### GIVEN INSTRUCTION
Return each line of the listing below that contains the string "left", copying every such line in full.
[START OF EXTRACTED INFORMATION]
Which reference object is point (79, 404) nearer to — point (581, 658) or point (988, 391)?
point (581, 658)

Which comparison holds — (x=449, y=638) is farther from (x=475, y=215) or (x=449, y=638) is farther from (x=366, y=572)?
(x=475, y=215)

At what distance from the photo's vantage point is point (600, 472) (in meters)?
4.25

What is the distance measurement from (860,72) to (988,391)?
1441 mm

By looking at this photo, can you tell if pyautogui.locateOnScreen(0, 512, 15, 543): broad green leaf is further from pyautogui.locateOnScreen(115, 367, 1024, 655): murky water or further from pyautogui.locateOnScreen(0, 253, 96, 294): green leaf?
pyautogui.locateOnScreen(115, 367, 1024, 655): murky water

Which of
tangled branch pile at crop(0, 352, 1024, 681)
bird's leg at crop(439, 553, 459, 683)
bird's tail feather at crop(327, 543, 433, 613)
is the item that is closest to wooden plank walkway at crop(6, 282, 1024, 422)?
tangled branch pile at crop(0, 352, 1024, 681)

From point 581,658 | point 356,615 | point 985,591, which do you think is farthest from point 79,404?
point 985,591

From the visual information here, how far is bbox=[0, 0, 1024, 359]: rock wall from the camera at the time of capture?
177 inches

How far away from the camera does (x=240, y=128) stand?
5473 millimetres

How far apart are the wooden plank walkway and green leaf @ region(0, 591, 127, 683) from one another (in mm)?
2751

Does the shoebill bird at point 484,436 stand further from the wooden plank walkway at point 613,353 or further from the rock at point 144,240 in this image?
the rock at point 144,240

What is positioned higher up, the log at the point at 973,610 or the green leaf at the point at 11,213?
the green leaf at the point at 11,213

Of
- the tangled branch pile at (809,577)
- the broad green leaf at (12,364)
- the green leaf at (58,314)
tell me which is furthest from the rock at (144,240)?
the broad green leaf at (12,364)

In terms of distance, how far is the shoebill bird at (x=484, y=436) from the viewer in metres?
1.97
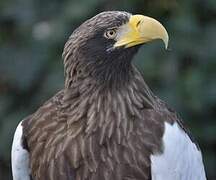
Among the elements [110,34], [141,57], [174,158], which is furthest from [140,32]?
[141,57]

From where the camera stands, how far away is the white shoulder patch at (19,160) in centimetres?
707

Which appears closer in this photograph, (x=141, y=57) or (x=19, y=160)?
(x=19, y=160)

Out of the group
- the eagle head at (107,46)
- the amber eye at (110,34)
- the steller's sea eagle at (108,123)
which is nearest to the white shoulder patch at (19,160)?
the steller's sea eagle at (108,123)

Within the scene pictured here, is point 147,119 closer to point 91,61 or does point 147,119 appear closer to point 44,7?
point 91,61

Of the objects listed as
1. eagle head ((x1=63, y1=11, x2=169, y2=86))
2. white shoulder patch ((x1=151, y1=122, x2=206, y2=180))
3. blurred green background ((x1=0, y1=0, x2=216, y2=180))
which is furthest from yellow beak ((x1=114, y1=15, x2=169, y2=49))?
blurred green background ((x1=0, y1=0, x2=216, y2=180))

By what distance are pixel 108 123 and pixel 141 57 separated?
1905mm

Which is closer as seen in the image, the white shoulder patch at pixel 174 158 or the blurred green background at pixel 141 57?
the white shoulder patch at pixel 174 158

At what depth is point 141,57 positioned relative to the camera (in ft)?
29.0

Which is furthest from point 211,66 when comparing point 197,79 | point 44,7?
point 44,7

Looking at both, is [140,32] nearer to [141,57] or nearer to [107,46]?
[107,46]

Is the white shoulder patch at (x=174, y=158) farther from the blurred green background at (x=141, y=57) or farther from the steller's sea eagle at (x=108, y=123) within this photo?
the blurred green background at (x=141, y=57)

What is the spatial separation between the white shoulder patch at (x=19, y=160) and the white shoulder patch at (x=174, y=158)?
[END OF EXTRACTED INFORMATION]
[START OF EXTRACTED INFORMATION]
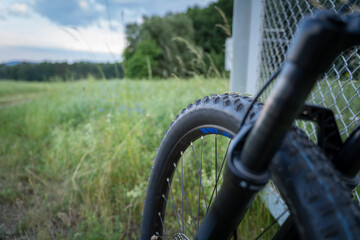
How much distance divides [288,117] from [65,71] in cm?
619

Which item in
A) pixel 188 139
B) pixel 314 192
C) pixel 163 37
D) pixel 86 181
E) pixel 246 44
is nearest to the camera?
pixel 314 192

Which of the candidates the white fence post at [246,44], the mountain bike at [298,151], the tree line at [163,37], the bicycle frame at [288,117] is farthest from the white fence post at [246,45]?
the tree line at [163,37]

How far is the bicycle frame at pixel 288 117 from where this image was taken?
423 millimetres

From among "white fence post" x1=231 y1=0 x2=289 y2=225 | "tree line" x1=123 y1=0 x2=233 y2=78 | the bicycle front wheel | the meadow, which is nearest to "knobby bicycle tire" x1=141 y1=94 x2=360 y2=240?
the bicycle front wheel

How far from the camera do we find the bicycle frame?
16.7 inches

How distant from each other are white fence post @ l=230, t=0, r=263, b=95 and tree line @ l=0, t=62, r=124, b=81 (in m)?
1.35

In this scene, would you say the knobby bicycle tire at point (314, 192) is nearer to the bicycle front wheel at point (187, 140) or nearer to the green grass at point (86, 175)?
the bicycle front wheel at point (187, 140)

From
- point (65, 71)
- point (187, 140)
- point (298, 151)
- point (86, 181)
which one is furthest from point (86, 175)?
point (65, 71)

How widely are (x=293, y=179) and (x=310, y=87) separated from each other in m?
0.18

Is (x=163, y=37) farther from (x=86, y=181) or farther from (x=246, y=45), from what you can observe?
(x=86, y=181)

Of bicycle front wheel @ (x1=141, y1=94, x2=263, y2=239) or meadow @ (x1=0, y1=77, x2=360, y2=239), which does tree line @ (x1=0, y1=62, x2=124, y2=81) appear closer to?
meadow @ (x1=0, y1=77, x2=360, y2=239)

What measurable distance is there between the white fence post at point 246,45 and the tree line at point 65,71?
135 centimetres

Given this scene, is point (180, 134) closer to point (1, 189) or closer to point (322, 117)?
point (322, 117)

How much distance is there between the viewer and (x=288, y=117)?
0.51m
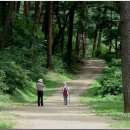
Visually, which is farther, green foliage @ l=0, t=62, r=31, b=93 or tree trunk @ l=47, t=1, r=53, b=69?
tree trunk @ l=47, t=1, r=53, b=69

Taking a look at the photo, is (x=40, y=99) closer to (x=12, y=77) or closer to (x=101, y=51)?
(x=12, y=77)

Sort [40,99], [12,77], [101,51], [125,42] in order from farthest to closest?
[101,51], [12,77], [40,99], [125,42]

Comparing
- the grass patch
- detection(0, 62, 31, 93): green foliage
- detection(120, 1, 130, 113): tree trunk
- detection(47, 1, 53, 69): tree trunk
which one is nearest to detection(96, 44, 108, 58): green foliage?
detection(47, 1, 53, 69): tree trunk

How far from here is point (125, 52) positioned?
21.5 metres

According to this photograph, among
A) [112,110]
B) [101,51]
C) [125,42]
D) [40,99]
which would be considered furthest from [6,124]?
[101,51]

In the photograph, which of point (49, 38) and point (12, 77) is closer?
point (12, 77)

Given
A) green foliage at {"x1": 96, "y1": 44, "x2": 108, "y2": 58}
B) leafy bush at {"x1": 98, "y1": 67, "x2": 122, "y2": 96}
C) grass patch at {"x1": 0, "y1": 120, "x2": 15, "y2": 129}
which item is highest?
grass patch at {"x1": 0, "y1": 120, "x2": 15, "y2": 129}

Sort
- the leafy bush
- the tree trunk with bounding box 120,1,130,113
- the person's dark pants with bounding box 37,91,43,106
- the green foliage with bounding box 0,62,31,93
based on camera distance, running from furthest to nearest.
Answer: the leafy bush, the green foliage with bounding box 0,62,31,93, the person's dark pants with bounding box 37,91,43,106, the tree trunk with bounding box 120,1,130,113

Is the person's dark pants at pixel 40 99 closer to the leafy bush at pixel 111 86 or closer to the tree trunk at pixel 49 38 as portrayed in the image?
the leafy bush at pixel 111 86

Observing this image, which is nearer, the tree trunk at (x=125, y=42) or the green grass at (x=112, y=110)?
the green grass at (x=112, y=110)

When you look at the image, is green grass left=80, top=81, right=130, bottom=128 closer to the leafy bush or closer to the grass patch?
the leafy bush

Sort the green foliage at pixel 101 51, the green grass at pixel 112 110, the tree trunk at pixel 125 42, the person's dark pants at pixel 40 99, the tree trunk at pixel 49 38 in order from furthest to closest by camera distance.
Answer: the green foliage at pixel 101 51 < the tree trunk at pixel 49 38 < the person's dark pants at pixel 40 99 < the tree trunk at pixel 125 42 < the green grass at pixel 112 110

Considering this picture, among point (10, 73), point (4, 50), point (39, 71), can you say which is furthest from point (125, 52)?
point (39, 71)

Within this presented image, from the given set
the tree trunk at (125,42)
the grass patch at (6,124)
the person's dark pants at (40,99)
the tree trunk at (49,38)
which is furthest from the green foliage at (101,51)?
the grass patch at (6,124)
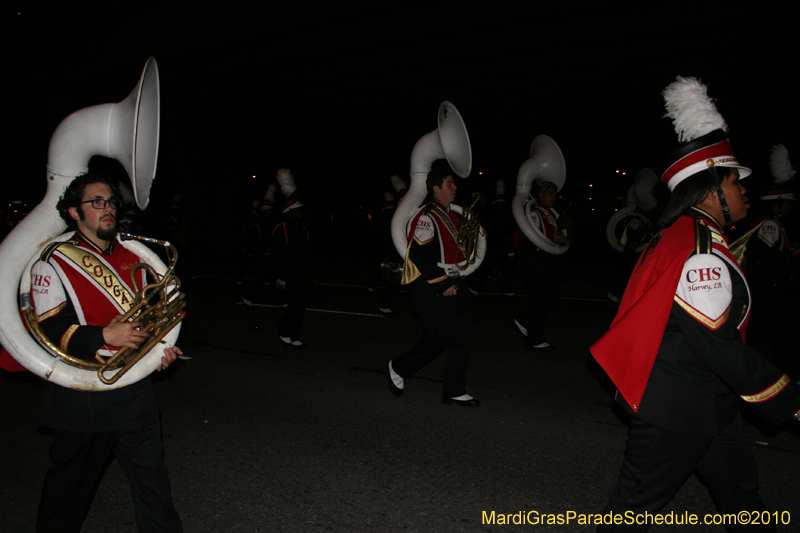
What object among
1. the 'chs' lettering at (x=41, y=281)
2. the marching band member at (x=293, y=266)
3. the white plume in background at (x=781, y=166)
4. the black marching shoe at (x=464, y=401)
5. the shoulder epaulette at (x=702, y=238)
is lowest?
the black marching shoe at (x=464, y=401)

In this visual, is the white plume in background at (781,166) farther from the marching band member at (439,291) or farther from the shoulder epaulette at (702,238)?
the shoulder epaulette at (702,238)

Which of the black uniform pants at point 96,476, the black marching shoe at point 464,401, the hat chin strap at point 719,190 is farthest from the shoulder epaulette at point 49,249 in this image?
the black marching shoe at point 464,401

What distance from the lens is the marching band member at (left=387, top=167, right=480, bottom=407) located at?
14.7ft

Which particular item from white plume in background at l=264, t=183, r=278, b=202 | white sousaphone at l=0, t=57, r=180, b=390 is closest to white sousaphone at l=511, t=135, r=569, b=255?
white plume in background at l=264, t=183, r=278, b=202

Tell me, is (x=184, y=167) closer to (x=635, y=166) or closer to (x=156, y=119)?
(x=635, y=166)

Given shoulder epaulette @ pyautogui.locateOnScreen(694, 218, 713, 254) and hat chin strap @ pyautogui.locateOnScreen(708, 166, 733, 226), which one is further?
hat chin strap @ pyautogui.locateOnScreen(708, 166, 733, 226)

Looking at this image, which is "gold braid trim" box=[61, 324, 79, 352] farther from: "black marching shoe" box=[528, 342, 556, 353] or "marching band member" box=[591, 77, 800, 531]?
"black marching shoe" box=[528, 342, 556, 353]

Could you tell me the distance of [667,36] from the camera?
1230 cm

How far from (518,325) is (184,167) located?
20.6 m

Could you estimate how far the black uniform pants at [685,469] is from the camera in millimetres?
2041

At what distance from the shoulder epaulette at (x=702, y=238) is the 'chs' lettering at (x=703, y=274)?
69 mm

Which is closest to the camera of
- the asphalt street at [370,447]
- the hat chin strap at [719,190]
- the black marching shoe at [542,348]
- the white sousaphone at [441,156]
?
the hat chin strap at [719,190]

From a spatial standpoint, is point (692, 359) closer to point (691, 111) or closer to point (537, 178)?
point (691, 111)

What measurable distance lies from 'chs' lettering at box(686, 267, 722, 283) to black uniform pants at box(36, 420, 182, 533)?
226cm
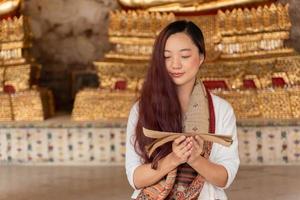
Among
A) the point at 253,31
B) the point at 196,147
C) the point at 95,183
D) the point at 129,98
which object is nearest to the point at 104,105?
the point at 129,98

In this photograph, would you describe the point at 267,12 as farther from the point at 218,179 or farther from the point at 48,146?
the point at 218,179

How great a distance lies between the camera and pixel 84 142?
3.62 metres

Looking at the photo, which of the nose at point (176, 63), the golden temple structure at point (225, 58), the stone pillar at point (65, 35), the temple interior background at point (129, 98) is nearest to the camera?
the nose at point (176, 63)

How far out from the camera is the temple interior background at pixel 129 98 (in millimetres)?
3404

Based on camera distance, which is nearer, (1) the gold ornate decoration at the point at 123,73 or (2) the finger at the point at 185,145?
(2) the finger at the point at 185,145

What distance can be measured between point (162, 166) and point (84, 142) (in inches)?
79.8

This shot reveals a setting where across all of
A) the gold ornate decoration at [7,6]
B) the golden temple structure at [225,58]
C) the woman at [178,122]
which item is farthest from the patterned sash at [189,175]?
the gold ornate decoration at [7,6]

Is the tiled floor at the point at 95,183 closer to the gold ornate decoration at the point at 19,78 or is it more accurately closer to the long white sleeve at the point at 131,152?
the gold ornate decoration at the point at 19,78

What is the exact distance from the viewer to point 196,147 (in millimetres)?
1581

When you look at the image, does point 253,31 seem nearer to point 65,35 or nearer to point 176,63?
[END OF EXTRACTED INFORMATION]
### TASK SOLUTION
When you look at the image, is green grass left=80, top=81, right=130, bottom=128 closer to the leafy bush or closer to the grass patch?
What distance from the lens is the marching band member at (left=387, top=167, right=480, bottom=407) located at?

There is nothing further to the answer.